The problem: Output the listing verbatim, leaving out every picture.

Supplied information:
----------

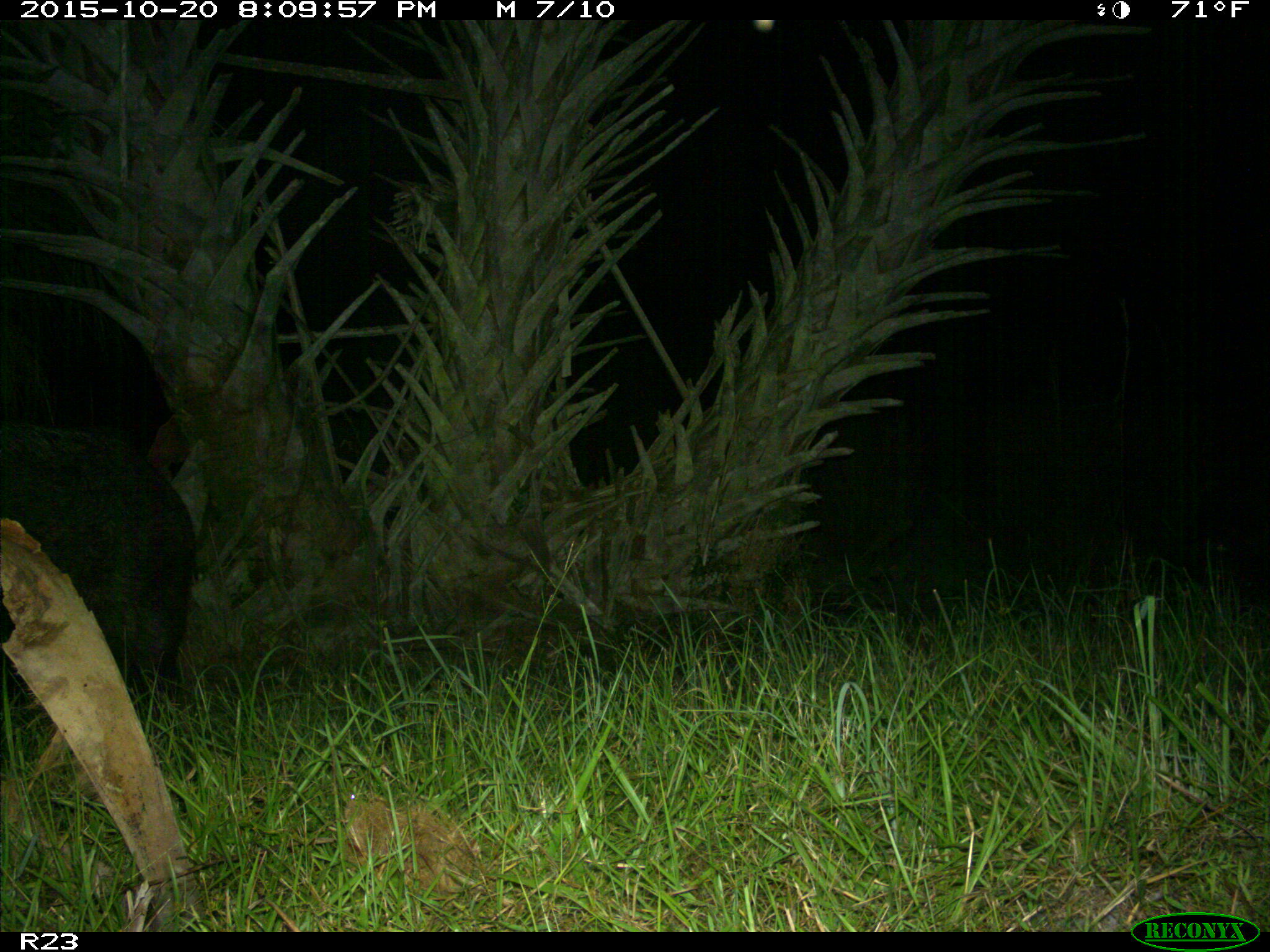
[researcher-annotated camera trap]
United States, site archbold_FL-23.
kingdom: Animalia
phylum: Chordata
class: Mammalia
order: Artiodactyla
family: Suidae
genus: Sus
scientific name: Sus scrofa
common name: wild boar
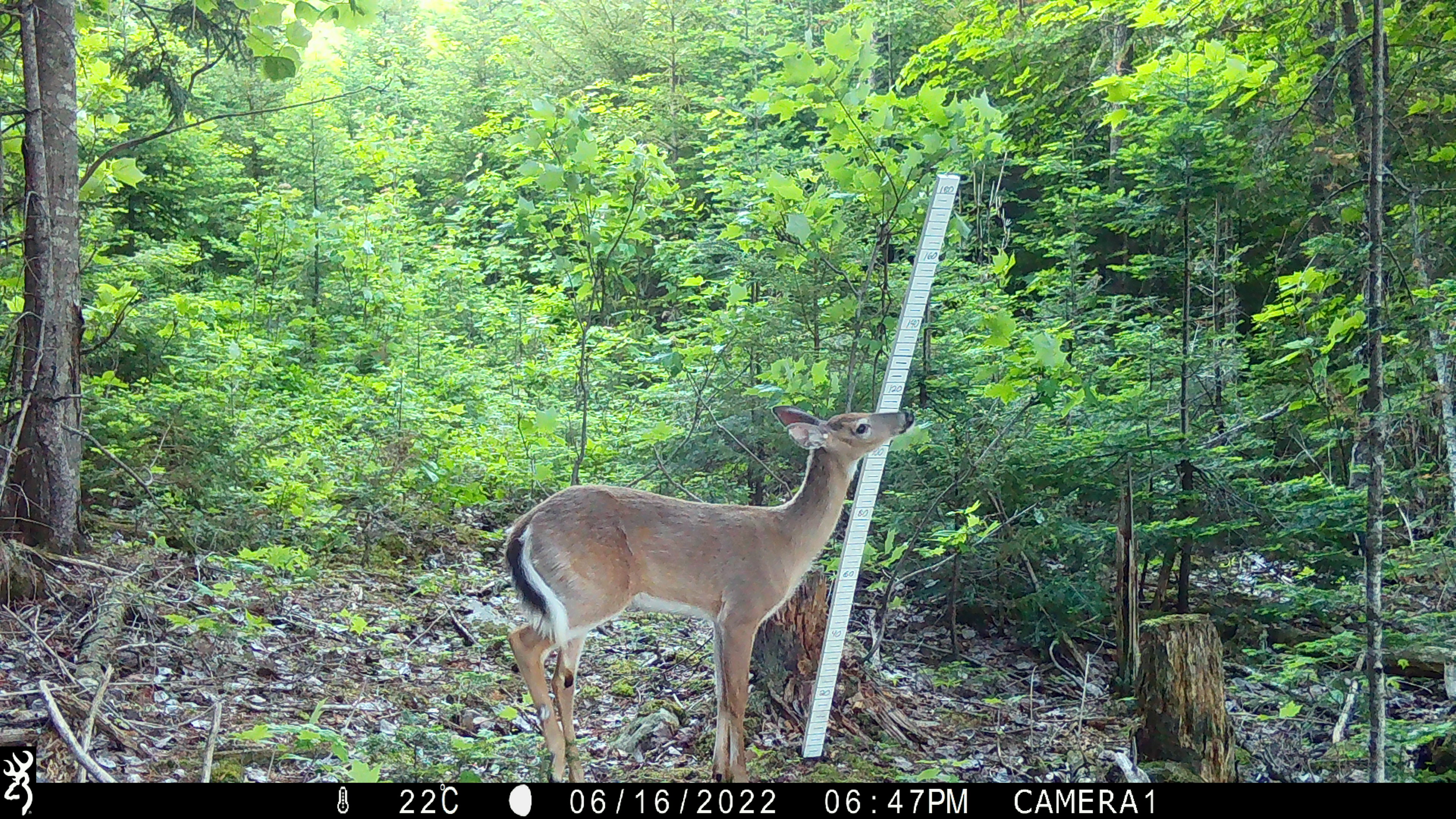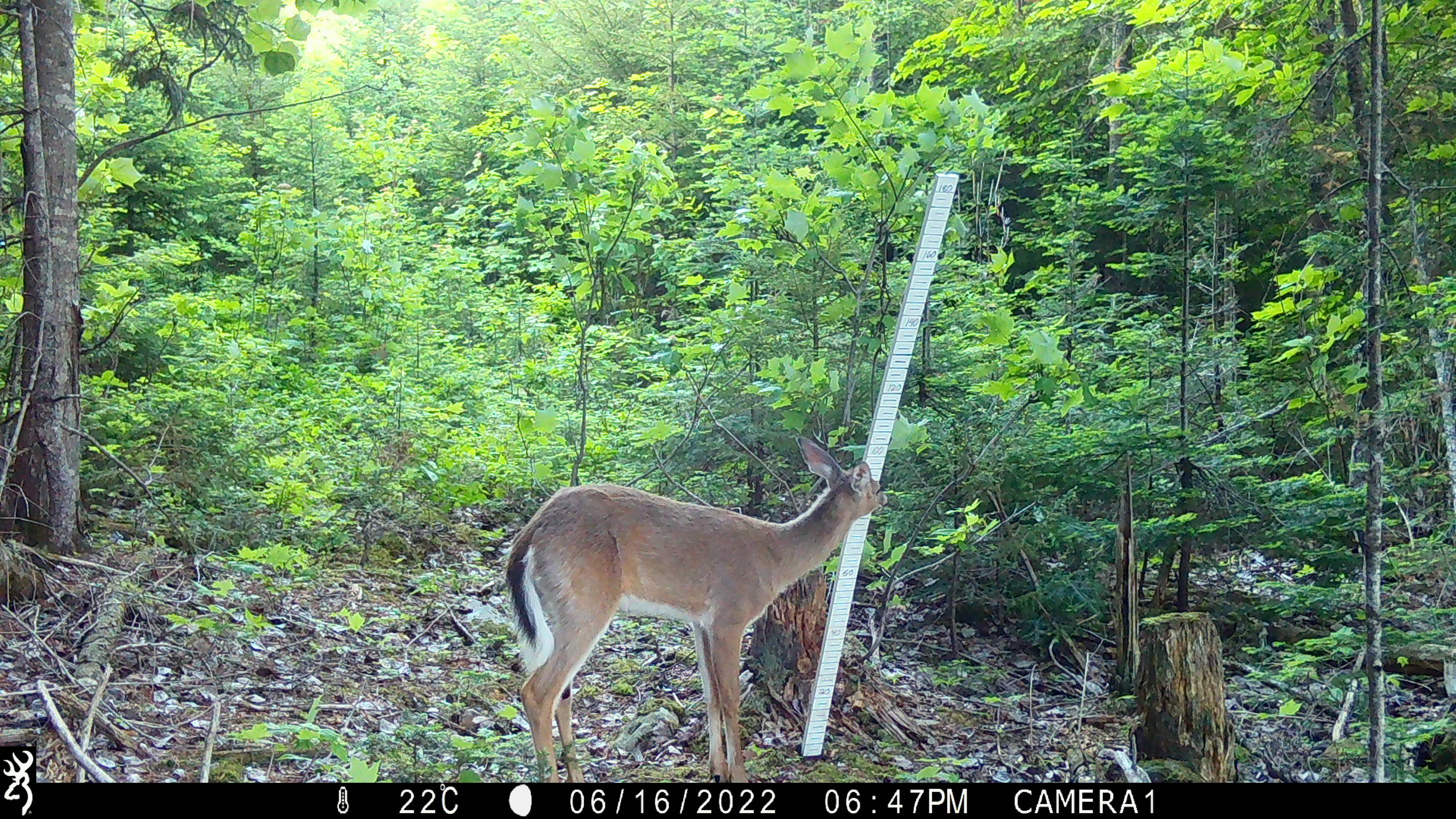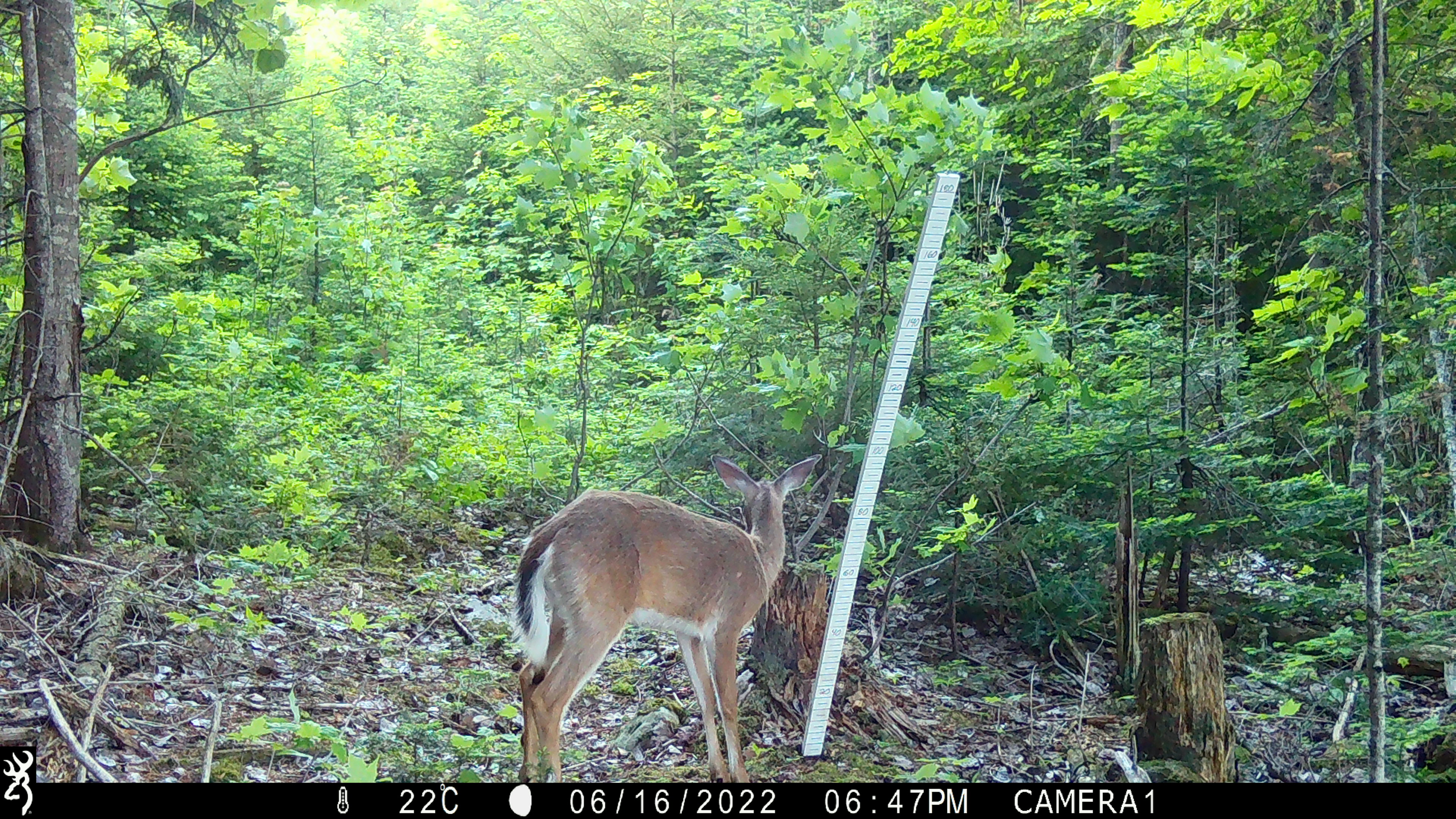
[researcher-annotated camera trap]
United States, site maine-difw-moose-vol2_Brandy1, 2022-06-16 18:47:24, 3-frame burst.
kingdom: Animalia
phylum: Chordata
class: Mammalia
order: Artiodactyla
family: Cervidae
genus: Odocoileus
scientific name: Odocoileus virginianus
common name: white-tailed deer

----------

Reply:
[researcher-annotated camera trap]
United States, site archbold_FL-23.
kingdom: Animalia
phylum: Chordata
class: Mammalia
order: Artiodactyla
family: Suidae
genus: Sus
scientific name: Sus scrofa
common name: wild boar
[researcher-annotated camera trap]
United States, site maine-difw-moose-vol2_Brandy1, 2022-06-16 18:47:24, 3-frame burst.
kingdom: Animalia
phylum: Chordata
class: Mammalia
order: Artiodactyla
family: Cervidae
genus: Odocoileus
scientific name: Odocoileus virginianus
common name: white-tailed deer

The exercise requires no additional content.